Work request: The records below must be copied in full; omit the images.

Task data:
################

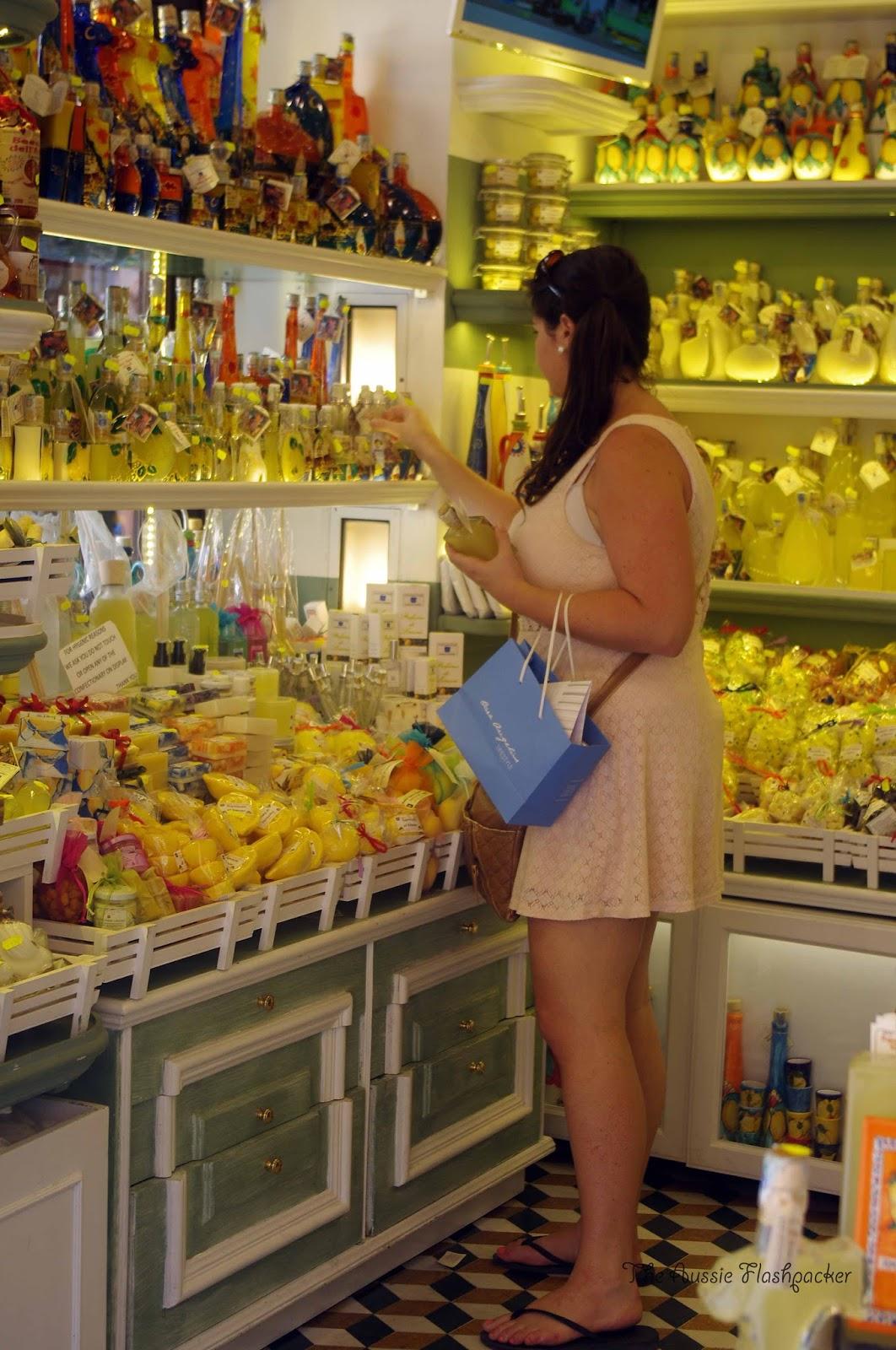 Girl shopping for Limoncello in Amalfi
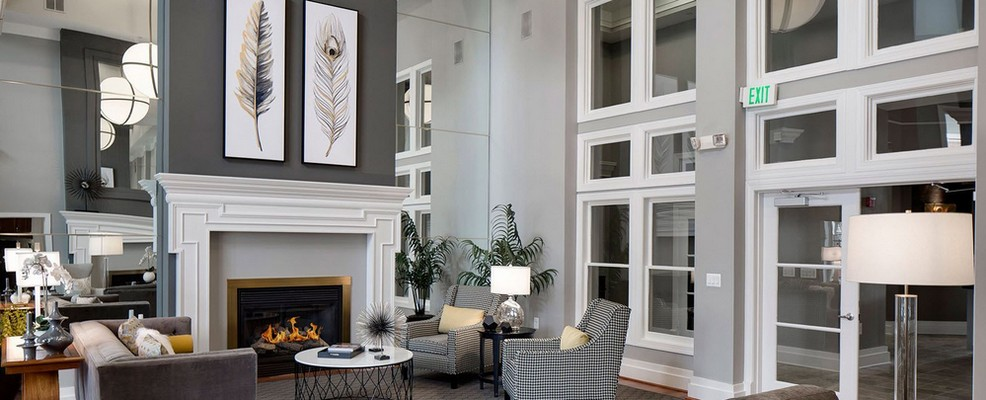 Resident lounge with seating and fireplace. Click to view the photo gallery.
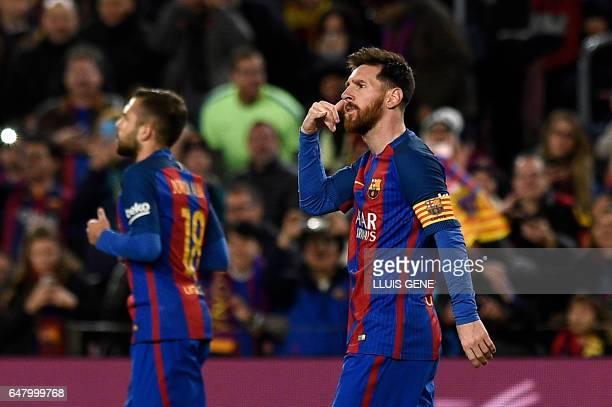 Barcelona's Argentinian forward Lionel Messi gestures after scoring a goal during the Spanish league football match FC Barcelona vs RC Celta de Vigo...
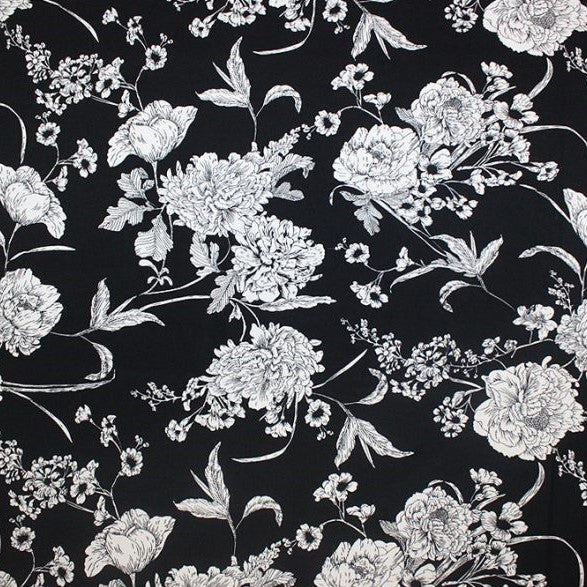A flat sample of white flowers on black printed spandex.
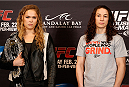 LAS VEGAS, NV - FEBRUARY 20:  (L-R) Opponents Ronda Rousey and Sara McMann pose for photos during the final UFC 170 pre-fight press conference at the Mandalay Bay Resort and Casino on February 20, 2014 in Las Vegas, Nevada. (Photo by Josh Hedges/Zuffa LLC/Zuffa LLC via Getty Images)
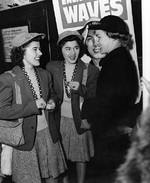 Twin sisters Ann Louise Budnick and Jule Louise Budnick talking with a WAVE personnel, New York City, New York, United States, 8 Feb 1943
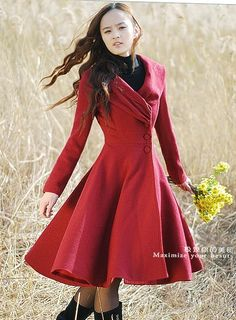 Absolutely love the rich red shade and the swirl of this coat. Perfect for the fall and early winter!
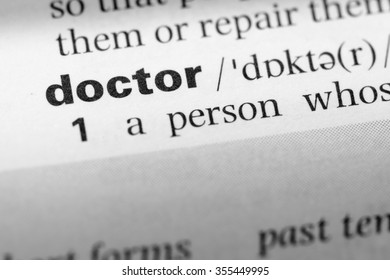 Close up of English dictionary page with word doctor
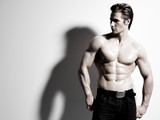 Handsome muscular young man posing at studio.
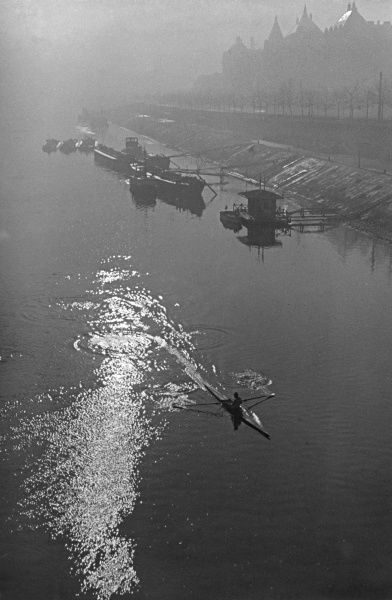 Homeward bound : A canoer rows up the glistening River Danube at sunset, Budapest. Hungary. Date: 1930s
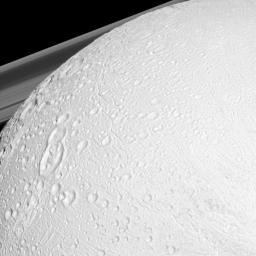 NASA's Cassini spacecraft watches over the northern latitudes of Saturn's geologically active moon Enceladus while the planet's rings peek through in the distance in this snapshot.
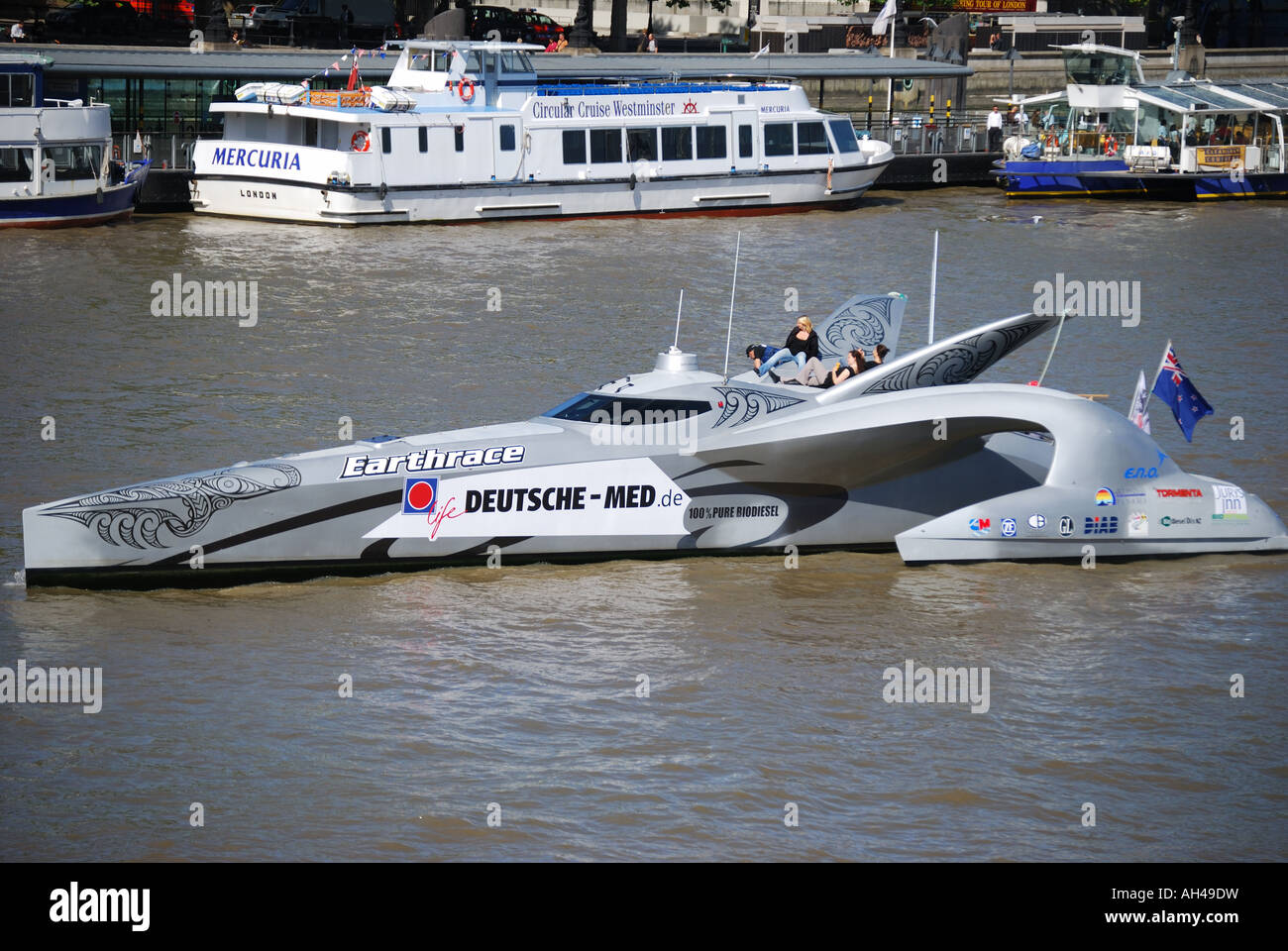 Futuristic powerboat 'Earthrace' cruising on River Thames, London, England, United Kingdom - Stock Image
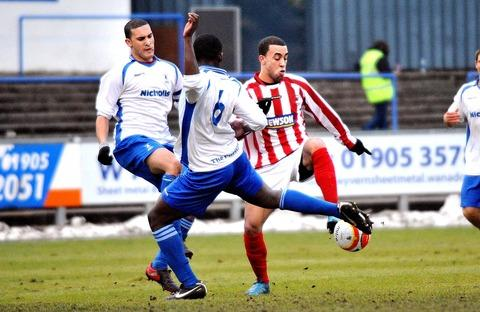 HIT MAN: Marcus Palmer (red and white) was on target as Evesham United beat second-in-the-table Cirencester Town.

################

Solved problem:
 Girl shopping for Limoncello in Amalfi
 Resident lounge with seating and fireplace. Click to view the photo gallery.
 Barcelona's Argentinian forward Lionel Messi gestures after scoring a goal during the Spanish league football match FC Barcelona vs RC Celta de Vigo...
A flat sample of white flowers on black printed spandex.
 LAS VEGAS, NV - FEBRUARY 20:  (L-R) Opponents Ronda Rousey and Sara McMann pose for photos during the final UFC 170 pre-fight press conference at the Mandalay Bay Resort and Casino on February 20, 2014 in Las Vegas, Nevada. (Photo by Josh Hedges/Zuffa LLC/Zuffa LLC via Getty Images)
 Twin sisters Ann Louise Budnick and Jule Louise Budnick talking with a WAVE personnel, New York City, New York, United States, 8 Feb 1943
 Absolutely love the rich red shade and the swirl of this coat. Perfect for the fall and early winter!
 Close up of English dictionary page with word doctor
 Handsome muscular young man posing at studio.
 Homeward bound : A canoer rows up the glistening River Danube at sunset, Budapest. Hungary. Date: 1930s
 NASA's Cassini spacecraft watches over the northern latitudes of Saturn's geologically active moon Enceladus while the planet's rings peek through in the distance in this snapshot.
 Futuristic powerboat 'Earthrace' cruising on River Thames, London, England, United Kingdom - Stock Image
 HIT MAN: Marcus Palmer (red and white) was on target as Evesham United beat second-in-the-table Cirencester Town.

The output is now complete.